--- START OF Information given ---
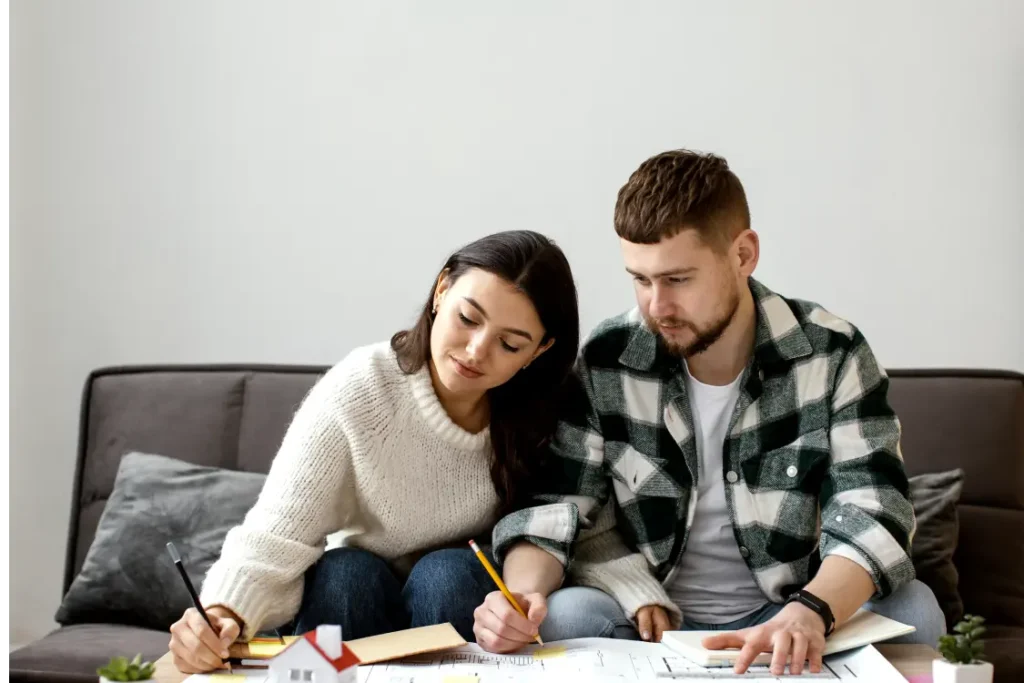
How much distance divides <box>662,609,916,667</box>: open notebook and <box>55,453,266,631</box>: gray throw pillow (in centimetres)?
94

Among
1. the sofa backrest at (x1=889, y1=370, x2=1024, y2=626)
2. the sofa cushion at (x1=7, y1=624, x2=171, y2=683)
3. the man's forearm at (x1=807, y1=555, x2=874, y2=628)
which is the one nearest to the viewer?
the man's forearm at (x1=807, y1=555, x2=874, y2=628)

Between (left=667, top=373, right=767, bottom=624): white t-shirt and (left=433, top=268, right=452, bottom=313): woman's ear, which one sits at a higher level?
(left=433, top=268, right=452, bottom=313): woman's ear

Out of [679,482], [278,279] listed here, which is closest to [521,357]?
[679,482]

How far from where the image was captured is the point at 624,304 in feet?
7.73

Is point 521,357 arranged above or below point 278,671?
above

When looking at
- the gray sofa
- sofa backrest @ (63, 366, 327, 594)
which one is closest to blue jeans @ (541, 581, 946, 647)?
the gray sofa

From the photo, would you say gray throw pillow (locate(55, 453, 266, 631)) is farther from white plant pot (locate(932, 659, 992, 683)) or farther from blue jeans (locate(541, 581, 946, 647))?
white plant pot (locate(932, 659, 992, 683))

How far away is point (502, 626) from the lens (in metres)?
1.23

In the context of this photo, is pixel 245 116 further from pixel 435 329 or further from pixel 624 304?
pixel 435 329

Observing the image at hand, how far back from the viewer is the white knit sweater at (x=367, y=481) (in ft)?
4.62

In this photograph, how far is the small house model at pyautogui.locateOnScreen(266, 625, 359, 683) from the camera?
0.94 metres

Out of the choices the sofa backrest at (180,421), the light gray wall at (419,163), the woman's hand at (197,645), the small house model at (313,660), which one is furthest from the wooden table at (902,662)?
the light gray wall at (419,163)

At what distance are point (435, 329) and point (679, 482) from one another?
0.44 m

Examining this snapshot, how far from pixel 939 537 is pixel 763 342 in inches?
19.3
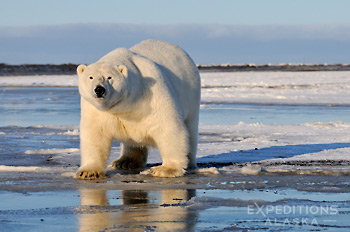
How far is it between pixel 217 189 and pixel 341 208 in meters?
1.31

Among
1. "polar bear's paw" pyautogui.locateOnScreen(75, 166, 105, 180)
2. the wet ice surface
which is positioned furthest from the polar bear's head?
the wet ice surface

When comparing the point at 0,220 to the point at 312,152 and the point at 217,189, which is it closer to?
the point at 217,189

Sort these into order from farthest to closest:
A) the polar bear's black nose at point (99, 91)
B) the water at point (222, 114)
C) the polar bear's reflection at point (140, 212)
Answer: the water at point (222, 114)
the polar bear's black nose at point (99, 91)
the polar bear's reflection at point (140, 212)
--- END OF Information given ---
Lay out the items above as a two-column CSV with the header item_text,answer and one row per item. Put each item's text and its answer in a single quoted field with line breaks replaced by spaces, and leave the pictures out.

item_text,answer
"How much distance divides <box>662,609,916,667</box>: open notebook and <box>55,453,266,631</box>: gray throw pillow (in centimetres)?","94"
"Among 1. the sofa backrest at (x1=889, y1=370, x2=1024, y2=626) 2. the sofa cushion at (x1=7, y1=624, x2=171, y2=683) 3. the man's forearm at (x1=807, y1=555, x2=874, y2=628) which is the one nearest to the viewer?","the man's forearm at (x1=807, y1=555, x2=874, y2=628)"
"Between (left=667, top=373, right=767, bottom=624): white t-shirt and (left=433, top=268, right=452, bottom=313): woman's ear, which one sits at a higher level?","(left=433, top=268, right=452, bottom=313): woman's ear"
"Out of [679,482], [278,279] listed here, which is closest to [521,357]?","[679,482]"
"How far from where the image was captured is the point at 624,304 in feet?","7.73"
"Is point 521,357 arranged above or below point 278,671?","above"
"When looking at - the gray sofa - sofa backrest @ (63, 366, 327, 594) which one is closest to blue jeans @ (541, 581, 946, 647)?","the gray sofa"
"From the photo, would you say gray throw pillow (locate(55, 453, 266, 631)) is farther from white plant pot (locate(932, 659, 992, 683)) or farther from blue jeans (locate(541, 581, 946, 647))?","white plant pot (locate(932, 659, 992, 683))"
"How far away is point (502, 626) from the lens (in metres)?","1.23"
"In the context of this photo, is pixel 245 116 further from pixel 435 329 or further from pixel 624 304?","pixel 435 329"
"Observing the image at hand, how far back from the viewer is the white knit sweater at (x=367, y=481) (in ft)?","4.62"
"In this photograph, how far is the small house model at pyautogui.locateOnScreen(266, 625, 359, 683) from the camera?","0.94 metres"
"Out of the choices the sofa backrest at (180,421), the light gray wall at (419,163), the woman's hand at (197,645), the small house model at (313,660), which one is furthest from the wooden table at (902,662)?","the light gray wall at (419,163)"
"At what distance are point (435, 329) and point (679, 482) from one another?","0.44 m"
"Examining this snapshot, how far from pixel 939 537 is pixel 763 342 in inches?","19.3"
"How far is it between pixel 217 189 and pixel 341 208 in meters?","1.31"
"Among 1. ""polar bear's paw"" pyautogui.locateOnScreen(75, 166, 105, 180) 2. the wet ice surface which is positioned furthest from the polar bear's head?","the wet ice surface"
"When comparing the point at 0,220 to the point at 312,152 and the point at 217,189, which is it closer to?","the point at 217,189"
"Sort these into order from farthest to closest: A) the polar bear's black nose at point (99, 91) B) the water at point (222, 114) C) the polar bear's reflection at point (140, 212) Answer:","the water at point (222, 114) the polar bear's black nose at point (99, 91) the polar bear's reflection at point (140, 212)"